In order to make sure that only particles with a high electron affinity are immobilized on the collector grid, the ion wind needs to be overcompensated by a small opposing air stream, as shown in Figure 20b. In this latter arrangement, only the O2 ions and any particles that had successfully acquired charge from these ions retain the ability of reaching the grounded collector electrode. Less electron-affine particles, in contrast, which failed to discharge O2 ions, are swept away together with the sampling air stream. As the electrostatic forces scale with the specific charge, it is the fraction of very small, µm- and sub-µm-sized explosives particles that will ultimately become enriched on the sampling grid. After the sampling air stream had been stopped, the collector grid can be moved beneath a vapor detector, and its particle load can be evaporated into the vapor detector by passing a heating current through the collector grid and by vaporizing the particle load there. This same principle of selective collection can also be extended to illicit drug particle collection. In this latter case, the polarity of the corona electrode needs to be reversed to positive polarity [62]. In this case, a unipolar stream of positive H3O+ ions is created that is crossing the sampling air stream. As the H3O+ ions are created from N2+ ions interacting with H2O molecules (Figure 8), some humidity in the sampling air stream is required. Alternatively, the humidity needs to be supplied from some internal reservoir.
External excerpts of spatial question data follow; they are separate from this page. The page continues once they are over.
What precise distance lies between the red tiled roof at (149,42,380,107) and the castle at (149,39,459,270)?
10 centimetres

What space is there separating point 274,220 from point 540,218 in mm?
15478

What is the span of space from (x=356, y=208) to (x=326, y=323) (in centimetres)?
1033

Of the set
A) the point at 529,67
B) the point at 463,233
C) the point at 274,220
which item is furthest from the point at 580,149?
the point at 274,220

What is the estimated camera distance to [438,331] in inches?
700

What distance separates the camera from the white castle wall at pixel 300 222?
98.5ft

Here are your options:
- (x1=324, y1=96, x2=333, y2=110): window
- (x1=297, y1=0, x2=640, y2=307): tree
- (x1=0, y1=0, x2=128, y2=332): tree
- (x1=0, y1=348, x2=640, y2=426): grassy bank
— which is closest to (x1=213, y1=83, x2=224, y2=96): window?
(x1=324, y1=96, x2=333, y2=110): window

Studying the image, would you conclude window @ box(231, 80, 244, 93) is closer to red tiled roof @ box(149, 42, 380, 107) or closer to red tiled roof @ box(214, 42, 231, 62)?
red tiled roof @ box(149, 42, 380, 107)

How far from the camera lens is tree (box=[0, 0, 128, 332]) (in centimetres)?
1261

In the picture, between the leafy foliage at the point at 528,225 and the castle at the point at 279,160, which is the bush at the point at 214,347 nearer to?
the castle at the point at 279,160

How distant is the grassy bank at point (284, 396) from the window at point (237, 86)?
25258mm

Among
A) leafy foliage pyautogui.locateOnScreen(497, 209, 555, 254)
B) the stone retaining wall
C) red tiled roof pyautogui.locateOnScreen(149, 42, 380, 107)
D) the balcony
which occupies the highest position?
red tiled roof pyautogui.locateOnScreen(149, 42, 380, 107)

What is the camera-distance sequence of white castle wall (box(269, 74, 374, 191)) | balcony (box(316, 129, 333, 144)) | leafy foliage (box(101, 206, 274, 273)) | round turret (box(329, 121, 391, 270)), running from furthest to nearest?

Figure 20. (a) Corona discharge arrangement generating a negative corona discharge around the sharply curved wire electrode and a stream of negative ions and a knock-on neutral ion wind moving towards a porous flat-plate collector electrode; (b) corona discharge arrangement with compensated ion wind; (c) corona discharge arrangement with compensated ion wind in the presence of a sampling air stream carrying particles with high electron affinity; (d) same arrangement as in (c), but with a sampling air stream carrying particles with a very low electron affinity.
Figure 20. (a) Corona discharge arrangement generating a negative corona discharge around the sharply curved wire electrode and a stream of negative ions and a knock-on neutral ion wind moving towards a porous flat-plate collector electrode; (b) corona discharge arrangement with compensated ion wind; (c) corona discharge arrangement with compensated ion wind in the presence of a sampling air stream carrying particles with high electron affinity; (d) same arrangement as in (c), but with a sampling air stream carrying particles with a very low electron affinity.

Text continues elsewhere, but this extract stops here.